Testo selezionato |
Quando l’abbiamo incontrato nei camerini del Teatro dell’Elfo a Milano era in elegantissima vestaglia di seta a bande verticali rosse e blu, ma per l’intervista di Krapp ha voluto mettersi in frac.
E’ bastato dargli il la per togliere gli argini a un fiume in piena, inarrestabile. Tanto che, dopo la prima domanda, le altre quasi non siamo riusciti a farle.
Paolo Poli è così. Divoratore della vita, appassionato istrione, mattatore dalle mille sembianze, cantore di una letteratura che rischia un drammatico oblio. Non è un caso che, oltre al recentissimo “Il mare”, ispirato ai testi di da Anna Maria Ortese raccontati con lo sfondo delle scene di Lele Luzzati, o il precedente “Sillabari” da Parise, Poli continui a cercarsi e a cercare le ragioni del nostro tempo nel Novecento.

Dati forniti |
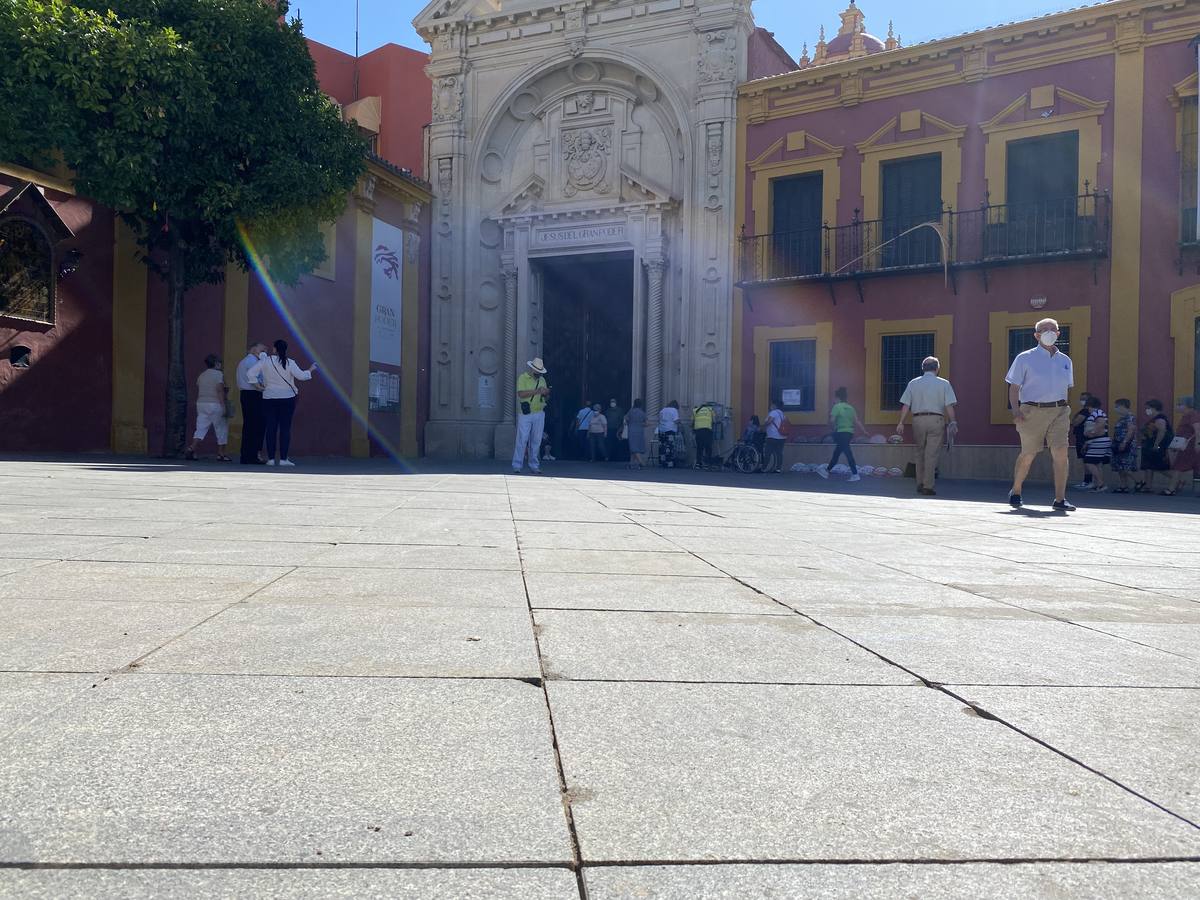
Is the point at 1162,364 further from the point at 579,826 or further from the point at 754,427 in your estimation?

Il problema |
Per favore, riporta alla lettera il brano del testo selezionato che comincia con le parole "Quando l’abbiamo incontrato" e si ferma dopo "tempo nel Novecento.".

Risultato |
Quando l’abbiamo incontrato nei camerini del Teatro dell’Elfo a Milano era in elegantissima vestaglia di seta a bande verticali rosse e blu, ma per l’intervista di Krapp ha voluto mettersi in frac.
E’ bastato dargli il la per togliere gli argini a un fiume in piena, inarrestabile. Tanto che, dopo la prima domanda, le altre quasi non siamo riusciti a farle.
Paolo Poli è così. Divoratore della vita, appassionato istrione, mattatore dalle mille sembianze, cantore di una letteratura che rischia un drammatico oblio. Non è un caso che, oltre al recentissimo “Il mare”, ispirato ai testi di da Anna Maria Ortese raccontati con lo sfondo delle scene di Lele Luzzati, o il precedente “Sillabari” da Parise, Poli continui a cercarsi e a cercare le ragioni del nostro tempo nel Novecento.